Она быстро высвободила свои пальцы из его железной длани.
– Успеете, – как бы одумавшись и смягчась вдруг, примолвила она тихо, – я устала, спать хочу…
«Успеете» звенело райским звуком в ушах влюбленного мужа.
– Краля ты моя, прелесть неописанная, спи, голубка, спи, – залепетал он глухою интонацией старой няни, убаюкивающей ребенка, – сама проснешься или велишь разбудить когда?
– Да, к обеду… В котором часу у вас здесь обед?
– Когда прикажешь. В пять что ли?
– Пожалуй… Хорош у вас повар? – спросила она, не раскрывая глаз.
– У нас тут без тебя кухарка готовила… Искусная, впрочем, на русские блюда, – поспешил он прибавить в извинение.
– Фи, гадость, я так отвыкла от грубой кухни… Вы уж непременно сегодня же, – подчеркнула она сквозь одолевавший ее, по-видимому, сон, – выпишите из Москвы повара… хорошего!..
– Сегодня же исполню, Тонечка, – успокоительно промолвил Пров Ефремович, осторожно подымаясь с места и окидывая в последний раз жадным взглядом соблазнительный облик жены.
Она чуть-чуть кивнула ему подбородком:
– До свидания, Probe, я сплю…
Он вышел на цыпочках из комнаты.

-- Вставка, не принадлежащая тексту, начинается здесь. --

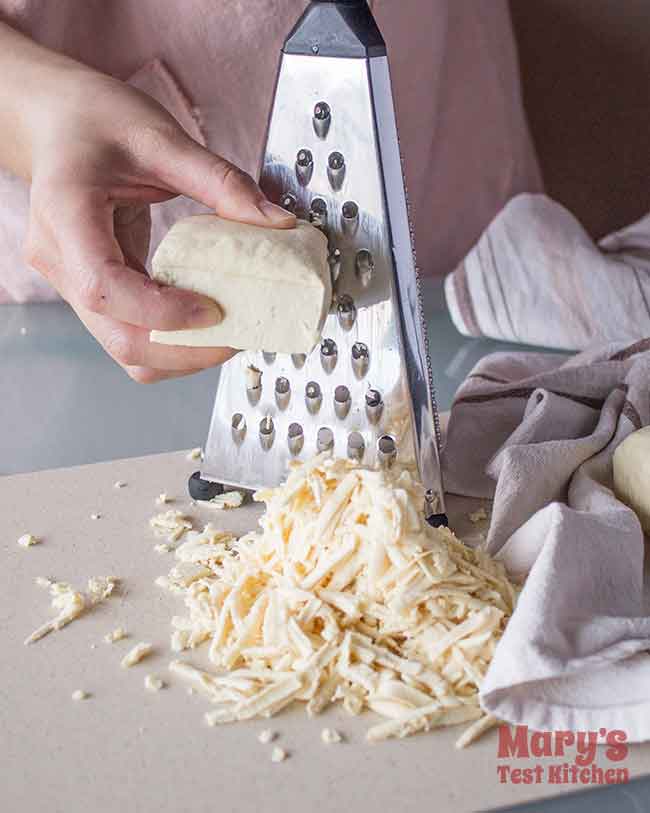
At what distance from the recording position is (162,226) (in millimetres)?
1659

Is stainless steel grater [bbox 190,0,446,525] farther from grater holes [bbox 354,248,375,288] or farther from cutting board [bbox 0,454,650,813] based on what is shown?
cutting board [bbox 0,454,650,813]

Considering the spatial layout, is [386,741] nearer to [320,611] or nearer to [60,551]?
[320,611]

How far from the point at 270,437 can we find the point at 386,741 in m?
0.36

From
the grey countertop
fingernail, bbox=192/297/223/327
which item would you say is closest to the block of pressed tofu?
fingernail, bbox=192/297/223/327

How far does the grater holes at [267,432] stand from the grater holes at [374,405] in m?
0.09

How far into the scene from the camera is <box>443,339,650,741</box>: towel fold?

Кровь била ему в виски, глаза застилал радужный, блаженный туман… Он спешил на воздух.
На площадке подъезда, на том же железном стуле, держа палку между ног, со сложенными на набалдашник ее руками, сидел все так же под широкополою панамой своею Зяблин, видимо, ожидая его и с заметным беспокойством в напряженном выражении лица.

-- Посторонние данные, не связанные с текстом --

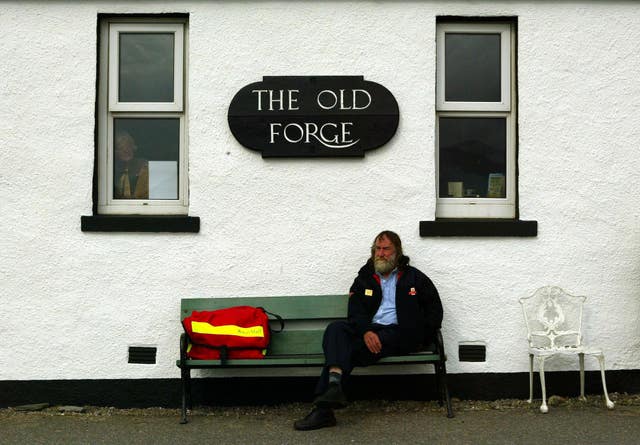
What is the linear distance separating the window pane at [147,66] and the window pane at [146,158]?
216 millimetres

– Ну что, благополучно? – поспешил он спросить, завидев выходившего из сеней приятеля.
– A вы что же думали, катавасия какая-либо произойдет, – засмеялся в ответ на это Сусальцев.
– Нет, a все же, зная ваш… пылкий характер…

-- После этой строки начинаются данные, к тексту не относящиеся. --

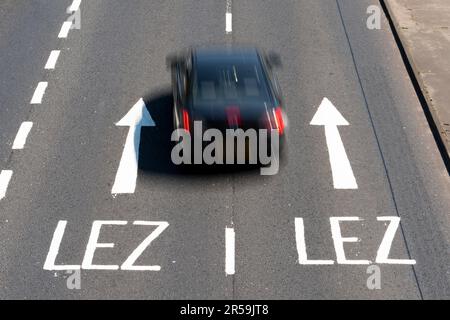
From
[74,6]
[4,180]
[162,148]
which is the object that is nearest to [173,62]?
[162,148]

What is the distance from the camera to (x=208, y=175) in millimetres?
14109

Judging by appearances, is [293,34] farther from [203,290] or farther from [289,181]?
[203,290]

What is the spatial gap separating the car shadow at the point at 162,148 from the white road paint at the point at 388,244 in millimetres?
2544

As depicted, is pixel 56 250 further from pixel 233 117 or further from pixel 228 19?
pixel 228 19

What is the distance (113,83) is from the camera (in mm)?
16859

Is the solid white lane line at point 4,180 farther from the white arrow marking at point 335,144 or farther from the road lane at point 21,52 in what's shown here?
the white arrow marking at point 335,144

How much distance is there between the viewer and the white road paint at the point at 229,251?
1200 cm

– Мужик, прямо говорите, думали, кулаки сейчас в ход пустит. Угадал, барин, а?
– Вы ошибаетесь, Пров Ефремович, – ответил как бы уже несколько обиженно «бригант», – я такого мнения про вас никогда не имел и не желал иметь…
– Напрасно, барин, напрасно, потому как случится; в иную минуту я за себя не отвечу… Ну, a тут не то вышло, совсем не…
Он оборвал на полуслове и, как-то вдруг болезненно сморщив свое широкое загорелое лицо, устремил бесцельно глаза в пространство… То, с чем он вышел из будуара жены, словно развеивал теперь свежий ветерок, несшийся ему в лицо из-под надвигавшейся по небу с севера дождевой тучи. Он жадно втягивал его себе в легкие, словно после пьяной ночной пирушки выходя из спертой атмосферы трактира. И чем бодрее физически начинал он себя чувствовать, тем тяжелее становилось у него на душе.
– Плоть-человек, духом немощен – вот что, барин! – выговорил он неожиданно, обернувшись к Зяблину.
Тот вскинул на него недоумело свои старческие глаза.
– Что такое?
Но приятель его не ответил. Он махнул рукой и направился быстрыми шагами под одну из висячих галерей по пути к конюшням.